Regarding your column titled "Hot Damn" (7/6/07): I've endured hot flashes as well. I tried taking estrogen for a while, but it wasn't a good idea because of a tendency toward cancer in my family. A cousin of mine then suggested I read Dr. John R. Lee's book What Your Doctor May Not Tell You About Menopause. It was an eye-opener. Following Dr. Lee's advice, I've been using natural progesterone cream since 1999. It's great. Hot flashes gone! So I suggested it to many of my friends, and they're also happy with the results. The man whose wife is still suffering from hot flashes 10 years later needs to buy her this book as well as some progesterone cream, which is available through vitamin stores. (That's also where I bought the book.)
If you could mention this in an upcoming column, many women will be helped.
Got Creamed: No, thank you, because you've brought up something I wanted to talk about anyway, which is the highly individual ways that women undergo "the change." It's almost hard to believe it's the same basic process, so various are the paths through it. Some women never have hot flashes. Other women never stop having them. (And if the latter ever get their hands on the former, we could have a real massacre on our hands.) But just as there are many paths through this hot, dry terrain, there are also many walking sticks with which to negotiate those paths. Progesterone cream is certainly one. Black cohosh, an herb drawn from the buttercup family, is another. Soy protein is yet another. None of them have a lot of science backing them up, but hey, if it seems to work and it doesn't cause any side effects, what are you waiting for?
One thing I would wait for is an appointment with your doctor. Find out what he/she has to say, then make a decision. Not that the medical establishment has such a glowing track record when it comes to dealing with menopause. (Hormone-replacement therapy, anyone? I didn't think so.) But it's still the best place to start, if only because doctors tend to have excellent malpractice insurance. As for Dr. John R. Lee, I think it's rather curious that a doctor would write a book called What Your Doctor May Not Tell You About Menopause. Obviously, he's a bit of a renegade - was, anyway. (He died in 2003.) In fact, he was considered quite the Martin Luther figure for defying the church's - excuse me, the medical community's - view of what happens when women stop ovulating. He thought it led to a problem-causing hormonal imbalance between estrogen and progesterone.
Hence, the problem-solving administration of progesterone cream, which, as you mentioned, is available over the counter (or by mail). Why is it so readily available? Because the FDA considers it a "natural beauty product," therefore unnecessary to regulate. That doesn't mean it doesn't work for hot flashes, only that you may get an added benefit in the looks department. You may be interested to know that, in addition to What Your Doctor May Not Tell You About Menopause, there's a whole series of What Your Doctor May Not Tell You books out there, all written by doctors. There's even one on IBS, which, because my doctor hadn't told me about it, I had to look up myself, only to discover that IBS stands for irritable bowel syndrome.

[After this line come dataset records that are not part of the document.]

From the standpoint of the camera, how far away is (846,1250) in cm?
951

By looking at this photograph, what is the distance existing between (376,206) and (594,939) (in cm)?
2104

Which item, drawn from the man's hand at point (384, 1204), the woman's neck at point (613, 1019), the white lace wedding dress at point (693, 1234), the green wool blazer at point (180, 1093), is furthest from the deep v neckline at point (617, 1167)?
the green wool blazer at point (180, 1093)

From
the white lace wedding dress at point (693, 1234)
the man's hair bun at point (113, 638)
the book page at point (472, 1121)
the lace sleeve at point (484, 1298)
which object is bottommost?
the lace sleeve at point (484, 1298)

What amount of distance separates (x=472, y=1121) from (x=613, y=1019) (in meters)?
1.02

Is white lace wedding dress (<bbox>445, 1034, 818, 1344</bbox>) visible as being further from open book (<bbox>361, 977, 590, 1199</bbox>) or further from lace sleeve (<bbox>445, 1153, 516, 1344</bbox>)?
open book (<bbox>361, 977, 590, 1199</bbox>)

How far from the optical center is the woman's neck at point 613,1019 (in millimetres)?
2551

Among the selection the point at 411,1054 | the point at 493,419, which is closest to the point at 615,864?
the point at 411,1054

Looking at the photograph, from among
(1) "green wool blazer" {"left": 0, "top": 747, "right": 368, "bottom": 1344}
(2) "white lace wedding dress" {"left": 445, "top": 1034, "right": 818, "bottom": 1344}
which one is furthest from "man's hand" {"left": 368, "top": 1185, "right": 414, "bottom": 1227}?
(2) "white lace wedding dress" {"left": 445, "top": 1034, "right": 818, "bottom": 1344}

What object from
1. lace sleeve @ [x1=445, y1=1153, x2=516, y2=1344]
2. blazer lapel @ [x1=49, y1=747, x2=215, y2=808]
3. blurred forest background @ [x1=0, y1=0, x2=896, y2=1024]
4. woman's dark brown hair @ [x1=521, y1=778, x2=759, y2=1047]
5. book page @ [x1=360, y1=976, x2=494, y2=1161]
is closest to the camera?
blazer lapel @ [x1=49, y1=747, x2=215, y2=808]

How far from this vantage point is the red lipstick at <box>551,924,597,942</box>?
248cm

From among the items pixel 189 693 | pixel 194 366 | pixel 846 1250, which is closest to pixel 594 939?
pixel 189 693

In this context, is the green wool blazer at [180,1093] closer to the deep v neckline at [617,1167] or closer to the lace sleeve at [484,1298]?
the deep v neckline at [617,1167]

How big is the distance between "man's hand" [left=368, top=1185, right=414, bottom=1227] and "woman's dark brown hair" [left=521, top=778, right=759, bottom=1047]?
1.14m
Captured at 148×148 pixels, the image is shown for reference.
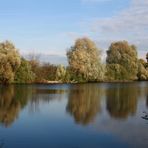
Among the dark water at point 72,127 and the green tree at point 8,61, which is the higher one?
the green tree at point 8,61

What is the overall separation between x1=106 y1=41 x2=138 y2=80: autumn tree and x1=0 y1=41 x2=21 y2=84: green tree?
20975mm

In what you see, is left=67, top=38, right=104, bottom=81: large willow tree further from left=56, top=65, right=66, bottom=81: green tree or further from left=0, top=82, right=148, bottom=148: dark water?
left=0, top=82, right=148, bottom=148: dark water

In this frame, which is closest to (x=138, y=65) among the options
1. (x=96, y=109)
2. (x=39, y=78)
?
(x=39, y=78)

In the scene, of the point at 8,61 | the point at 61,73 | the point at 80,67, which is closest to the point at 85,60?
the point at 80,67

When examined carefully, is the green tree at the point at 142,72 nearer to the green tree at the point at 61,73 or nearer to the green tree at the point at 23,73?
the green tree at the point at 61,73

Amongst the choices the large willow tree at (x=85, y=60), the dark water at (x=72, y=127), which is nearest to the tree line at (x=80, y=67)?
the large willow tree at (x=85, y=60)

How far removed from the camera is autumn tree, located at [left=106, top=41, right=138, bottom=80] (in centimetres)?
6628

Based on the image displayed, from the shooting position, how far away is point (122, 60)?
6800cm

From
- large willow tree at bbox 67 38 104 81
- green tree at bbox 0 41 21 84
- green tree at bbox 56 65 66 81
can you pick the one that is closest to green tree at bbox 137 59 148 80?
large willow tree at bbox 67 38 104 81

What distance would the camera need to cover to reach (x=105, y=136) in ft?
41.0

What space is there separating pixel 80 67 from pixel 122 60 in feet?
41.8

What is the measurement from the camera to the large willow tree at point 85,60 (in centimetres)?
5847

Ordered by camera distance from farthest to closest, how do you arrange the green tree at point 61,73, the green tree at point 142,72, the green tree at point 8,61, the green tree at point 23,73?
the green tree at point 142,72 < the green tree at point 61,73 < the green tree at point 23,73 < the green tree at point 8,61

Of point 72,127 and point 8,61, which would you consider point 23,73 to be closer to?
point 8,61
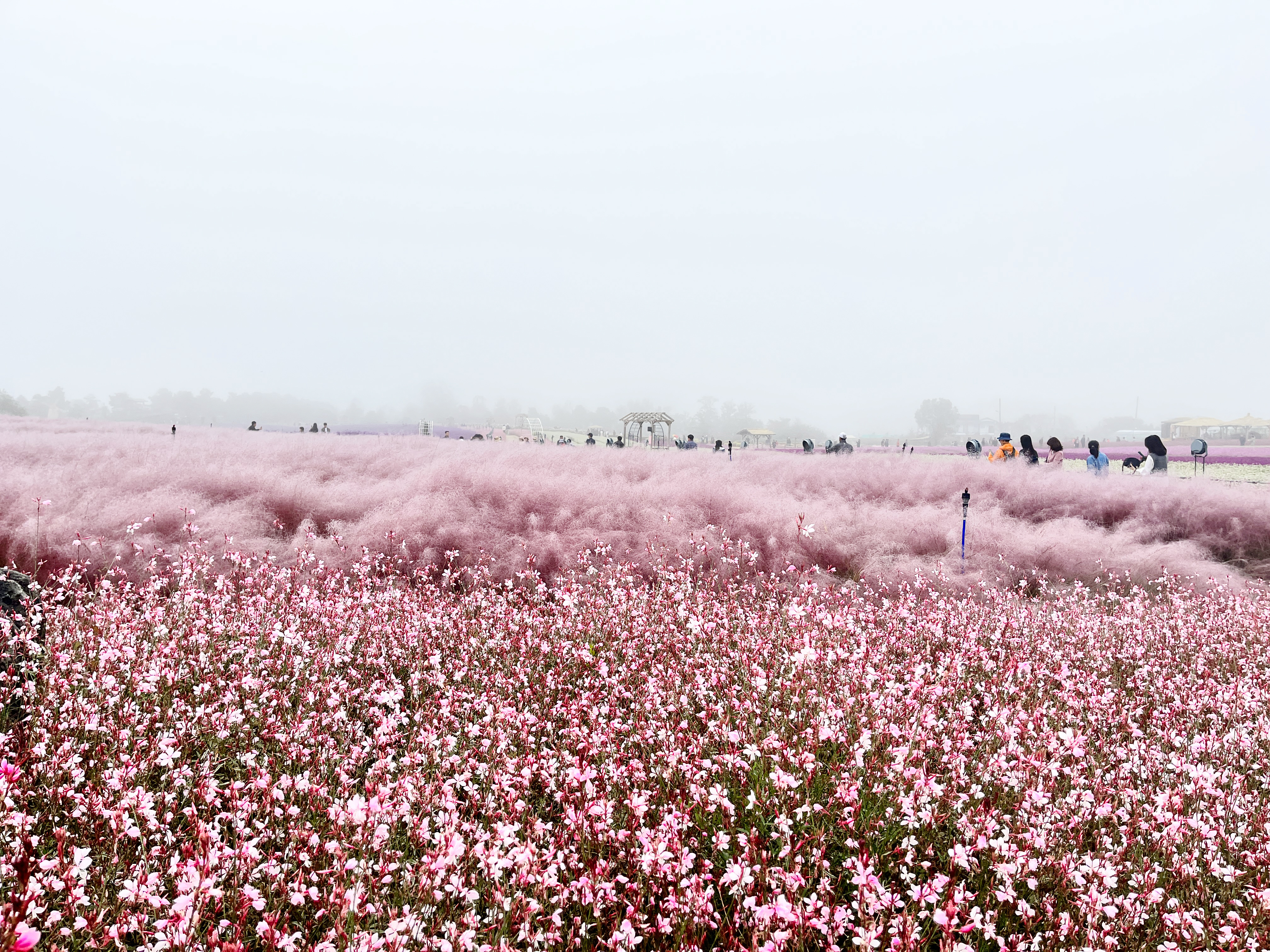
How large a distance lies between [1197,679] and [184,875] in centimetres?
633

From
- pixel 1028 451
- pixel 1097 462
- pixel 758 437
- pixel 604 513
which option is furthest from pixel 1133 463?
pixel 758 437

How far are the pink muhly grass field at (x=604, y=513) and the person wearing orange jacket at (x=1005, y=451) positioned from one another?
4.62 metres

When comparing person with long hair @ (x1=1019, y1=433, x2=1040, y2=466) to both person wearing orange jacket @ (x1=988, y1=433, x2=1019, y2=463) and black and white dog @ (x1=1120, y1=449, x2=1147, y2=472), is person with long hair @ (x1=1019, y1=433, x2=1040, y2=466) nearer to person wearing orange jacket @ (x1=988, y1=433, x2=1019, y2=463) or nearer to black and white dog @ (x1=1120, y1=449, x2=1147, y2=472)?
person wearing orange jacket @ (x1=988, y1=433, x2=1019, y2=463)

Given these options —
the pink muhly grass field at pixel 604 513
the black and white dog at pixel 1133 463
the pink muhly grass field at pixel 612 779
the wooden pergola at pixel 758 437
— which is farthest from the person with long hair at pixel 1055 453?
the wooden pergola at pixel 758 437

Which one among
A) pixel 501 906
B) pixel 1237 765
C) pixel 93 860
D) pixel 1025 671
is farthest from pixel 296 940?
pixel 1237 765

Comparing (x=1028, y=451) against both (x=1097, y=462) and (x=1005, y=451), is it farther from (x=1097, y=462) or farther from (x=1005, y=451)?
(x=1097, y=462)

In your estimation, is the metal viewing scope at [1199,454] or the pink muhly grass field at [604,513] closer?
the pink muhly grass field at [604,513]

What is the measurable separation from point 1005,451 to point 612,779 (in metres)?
19.9

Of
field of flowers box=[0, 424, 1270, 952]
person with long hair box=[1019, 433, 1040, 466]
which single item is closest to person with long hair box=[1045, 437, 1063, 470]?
person with long hair box=[1019, 433, 1040, 466]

As you can imagine, this got my own bowels a little irritated. And when I saw the sheer number of May Not Tell You books, they became downright inflamed.
Don't get me wrong, I'm all for modern medicine. But I'm also for appointing oneself one's chief health-care advocate. If progesterone cream worked for you and your friends, great. And I've passed on the news, but it's up to all you red-hot mamas out there to decide if this is news you can use.